# Vector Utils

In [8]:
import numpy as np


def tokenize(text):
    """
    Split text into lowercase words. No fancy preprocessing.
    """
    return text.lower().split() #Takes the text and makes it all lower case and splits out each word


def build_vocab(docs):
    """
    Build vocabulary from list of docs.
    Returns a list of unique words.
    """
    unique_word_list = [] # empty list to store unique words
    staging_list = [] # staging list to add all words

    for doc in docs: # iterate through the document corpus
        int_list = (list(doc.split())) #take each sentence and form its own list
        for word in int_list: # take each word from the sentence
          staging_list.append(word.lower()) # add that word into the staging list and lower case to match our docs

    vocab = list(set(staging_list)) #find all the unique words from the staging list
    return vocab # returns a list of unique words from our corpus


def text_to_vector(text, vocab):
    """
    Convert text into a vector based on the vocab (Bag of Words).
    """
    tokenized_text = tokenize(text) # tokenize the input text
    vector_list = [] # empty list to store vectors
    for word in vocab: # vocab is our documents (corpus)
      count = tokenized_text.count(word) # count how many times each word occurs
      vector_list.append(count) # append the counts of each word into the list
    return vector_list #return the list.


def cosine_similarity(v1, v2):
    """
    Compute cosine similarity between two vectors.
    """
    a = np.array(v1) # convert into array
    b = np.array(v2)
    dot_product = np.dot(a, b) #find the dot product of the two vectors
    norm_a = np.linalg.norm(a) # normalize
    norm_b = np.linalg.norm(b)
    return dot_product / (norm_a * norm_b) # compute cosine similarity

# Vector Store

In [32]:

class VectorStore:
    def __init__(self, documents):
        self.documents = documents
        self.vocab = build_vocab(documents) # this will create a list of all unique words from our documents
        self.doc_vectors = [text_to_vector(doc, self.vocab) for doc in documents] # create text to vector for each doc in documents

    def search(self, query, k=3):
        """
        Search for top-k documents similar to the query.
        """
        query_vector = text_to_vector(query, self.vocab) # vectorize the inout query by using our utils
        #print(f"The query vectors is: {query_vector}")
        similarity_score = [] # empoty list to store scores and index
        for doc_number, each_doc_vector in enumerate(self.doc_vectors): # get the doc number and doc vector
          score = cosine_similarity(query_vector, each_doc_vector) # create the cosine similarity sccore
          similarity_score.append((float(score), doc_number)) # add the score and doc number into list
        similarity_score.sort(key=lambda x:x[0], reverse=True)
        return similarity_score[:k] # return the top k score and doc number.



# Main

In [40]:
# docs below is our internal knowledge base, this could be anything of your choice.
docs = [
    "AI is the future",
    "I love programming in Python",
    "Artificial intelligence and machine learning are related fields",
    "Python is popular for data science",
    "AI is the most interesting pltform in the world"
]

my_vector_db = VectorStore(docs)
list_a = my_vector_db.search(query="Which language do I love?", k=2) # query is the user question, feel free to adjust this.

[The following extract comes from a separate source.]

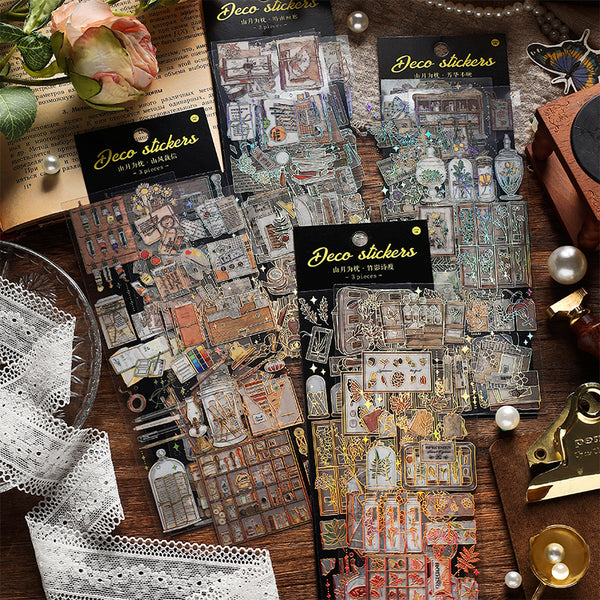 3PCS Shan Yue pillow series sticker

K is the number or documents to retrieve
print(list_a)
best_results = list_a[0][1] # we only print the document with the highest matching result.
print(f"The closest matching document is: {docs[best_results]}")

I love programming in Python


# Our simple RAG system.

###Tokenize:
####This will take a piece of text and break it into individual tokens. For case sensitivity all tokens will be lowercase. For example "AI is the future" becomes ['ai','is','the','future',]

###build_vocab:
####This function will take a coprus of documents (docs) and create a list of unique words from the entire corpus. Additional info about each line can be found in the comments.

###text-to-vector:
####Take a string of text and convert it into vectors based on how many times the word occurs in the sentence.

###cosine_similarity:
####compute the cosine similarity of two vectors (user_question, knowledge_base_docs_vector)

###VecgorStore
####This is the final class that will use all the tools defined above. Here I take a user_question and perform the following steps

###tokenize -> text_to_vector -> cosine smilarity against our corpus -> print the top-k documents with the highest similarity score.